Retorno presencial prejudicado
As adequações também vão causar dificuldades no planejamento do retorno presencial das atividades universitárias, de acordo com o reitor. Com a necessidade de adaptação da estrutura da UFJF e também de compra de itens que garantam a segurança sanitária, a Universidade precisaria de uma ampliação de investimento, conforme Marcus David. “Nós temos que colocar os estudantes com EPIs (equipamentos de proteção individual) e temos que fazer adaptações nos laboratórios. Necessitamos de uma ampliação no orçamento de 2021 para que possamos fazer as adaptações para retornarmos o mais rapidamente com as atividades presenciais. Essa lógica da ampliação de gastos nos locais onde ocorre o enfrentamento da pandemia deveria ser a lógica do Governo federal”, argumenta.
Com a necessidade emergencial de conter gastos, as adequações levaram em conta o cenário atual de aulas à distância. Um futuro retorno presencial das atividades, então, vai demandar uma nova análise da situação pelo Consu e novas alterações. “Os estudos feitos para a redução do quantitativo consideraram algumas atividades presenciais suspensas e que, quando voltarmos plenamente, teremos outro tipo de dificuldade para deliberar sobre isso. Imaginando um retorno pleno das atividades, o desafio será ainda mais difícil”, projeta David.
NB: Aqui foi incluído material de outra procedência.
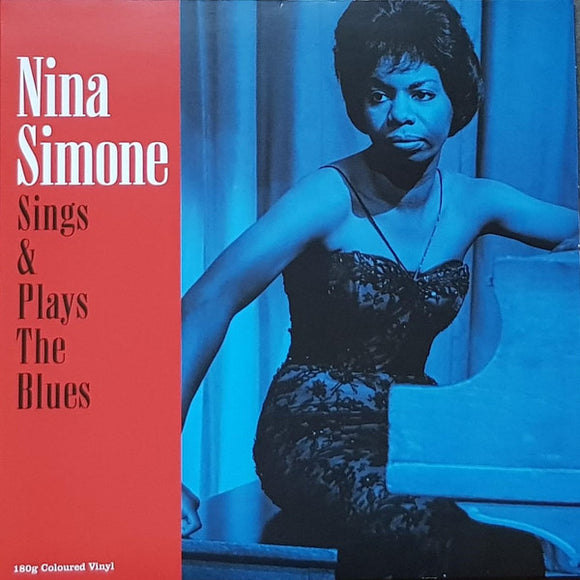 NINA SIMONE - SINGS & PLAYS THE BLUES (BLUE VINYL)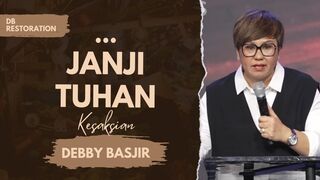 Khotbah Debby Basjir - Janji Tuhan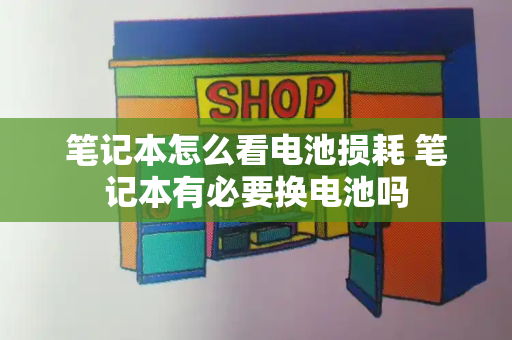笔记本怎么看电池损耗 笔记本有必要换电池吗
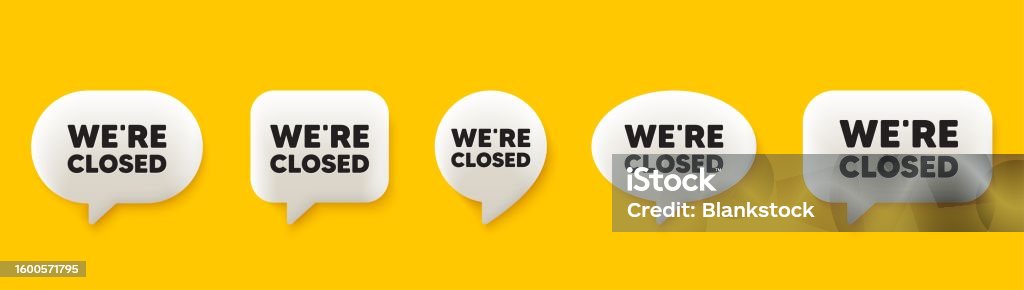 Chat Closure Rate Icon We Are Closed Business Closure Sign 3d Speech Chat Bubbles Vector Stock ...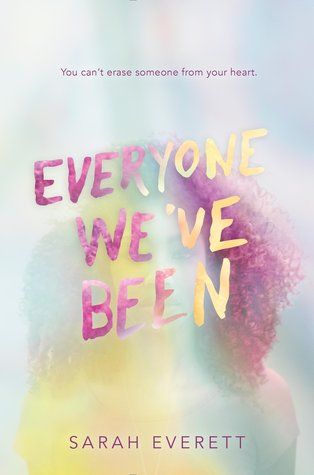 Waiting On Wednesday: Everyone We’ve Been by Sarah Everett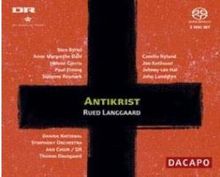 Rued Langgaard (1893-1952): Antichrist, 2 SACDs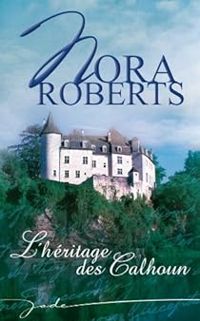 Nora Roberts - Un coeur rebelle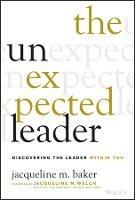 The Unexpected Leader: Discovering the Leader Within You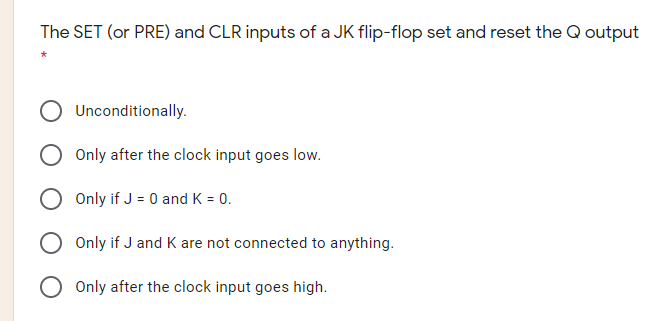 The SET (or PRE) and CLR inputs of a JK flip-flop set and reset the Q output
Unconditionally.
Only after the clock input goes low.
Only if J = 0 and K = 0.
O Only if J and K are not connected to anything.
Only after the clock input goes high.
Arrocho após o teto de gastos
A UFJF atribui as restrições orçamentárias à Emenda Constitucional do Teto dos Gastos Públicos, sancionada em 2016. Comparando o orçamento de 2021 com o de cinco anos atrás, os gastos foram reduzidos em mais de R$ 75 milhões, atingindo todos os âmbitos do funcionamento da Universidade: custeio de bolsas, apoio estudantil, obras e serviços de manutenção.
O efeito dos sucessivos cortes nos últimos cinco anos é a necessidade da realização de contenções severas que foram anunciadas hoje pela administração universitária, de acordo com o reitor. “Começamos com o capital de investimento de 157 milhões (em 2016), e recebemos agora 80 milhões. Foi no ano de 2016 que o Brasil fez uma opção que claramente sinalizava para consequências fortes no futuro”, avalia.
“São mais de 300 famílias desamparadas”, afirma sindicato
O Sindicato dos Trabalhadores em Empresas de Asseio, Conservação e Limpeza Urbana (Sinteac), entidade que representa os trabalhadores terceirizados da UFJF, já esperava o corte de empregos, segundo o presidente Sérgio Félix. Desde o ano anterior, os efeitos da contenção de gastos já são sentidos pela categoria, que passou a conviver com demissões. “Devido aos cortes do Governo federal nas instituições, essa situação já era esperada. No ano passado, já houve algumas reduções e agora ocorrem essas demissões”, conta.
O presidente do Sinteac afirmou não se lembrar de um quantitativo tão grande de demissões simultâneas pela UFJF. “Nós estamos em uma situação de penúria. São mais de 300 famílias desamparadas. E, principalmente, na nossa categoria, em que a reposição dos trabalhadores no mercado de trabalho é quase impossível, por conta da idade e da escolaridade, que é mais baixa”, lamenta Félix.
“Tentativa de extinguir a produção científica”, alerta entidade estudantil
O Diretório Central dos Estudantes (DCE), por sua vez, lembrou a importância da pesquisa pública brasileira, sobretudo durante o período de pandemia. “Frente à crise sanitária e econômica que nosso país se encontra, a ciência advinda do ensino público é ainda mais fundamental para que possamos superar esse momento e é inadmissível que o governo interrompa a ampliação de estudos tão importantes para nossa conjuntura”, afirma a conselheira do DCE, Maria Edna Fernandes.
Na visão da entidade, o Governo federal tem as instituições públicas de ensino como “inimiga”. “Estamos denunciando os cortes orçamentários nas universidades como uma tentativa do Governo Bolsonaro de extinguir a produção científica, a formação de pensamento crítico e uma ameaça à educação superior e técnica brasileira”, alerta a representante estudantil.